Multiple transition states in unimolecular reactions: A transition state switching model. Application to the C4H8 +⋅ system

Abstract

A transition state switching model is developed for use in systems where more than one transition state occurs along the reaction coordinate. The model is cast in the perspective of both the unified statistical theory (UST) of Miller and of variational transition state theory. The basic assumptions are those common to transition state theory and RRKM–QET. A reaction branching analysis leads to reaction probabilities for a number of potential surfaces and appropriate expressions are delineated for both unimolecular and bimolecular reactions. The theory is developed from a microcanonical viewpoint and rigorously conserves both energy E and angular momentum J. Comparison is made with experimental data for the C4H8 +⋅ system where absolute unimolecular rate constants and branching ratios have been measured as a function of energy, bimolecular rate constants, and branching ratios measured at room temperature (the ethylene ion–molecule reaction), the lifetime of C4H8 +⋅ measured when formed by the ethylene ion–molecule reaction, and product kinetic energy distributions measured.
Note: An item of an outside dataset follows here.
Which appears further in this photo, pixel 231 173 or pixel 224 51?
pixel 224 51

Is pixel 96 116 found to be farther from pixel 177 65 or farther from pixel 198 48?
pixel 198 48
The principal conclusions of the work are (i) a multiple transition state switching mechanism is required if the experimental data is to be adequetely fit by theory; (ii) at least two transition states (i.e., dividing surfaces at points of minimum flux along the reaction coordinate) naturally occur in unimolecular reactions, one a tight (i.e., configurational) TS occuring near the unimolecular reactant and the second an orbiting (i.e., centrifugal) TS occuring near the bimolecular products; (iii) tight transition states naturally occur at energies E‡ less than the threshold energy for reaction E0 when the system energy E is significantly greater than E0; (iv) the relative abundance of the three product channels C2H4 +⋅+C2H4, C3H5 ++CH3⋅, and C4H+7+H⋅ are strong functions of both energy and angular momentum in the reactant C4H8 +⋅ ion.